↓↓↓

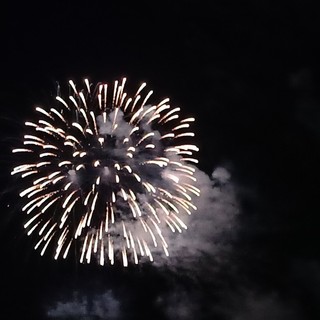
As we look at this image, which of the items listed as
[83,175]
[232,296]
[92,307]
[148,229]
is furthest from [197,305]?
[83,175]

↑↑↑

Render the lines above as a JSON list of strings, one string per line, omitting any blank lines and leaving out the picture.

[
  "As we look at this image, which of the items listed as",
  "[83,175]",
  "[232,296]",
  "[92,307]",
  "[148,229]",
  "is furthest from [197,305]?",
  "[83,175]"
]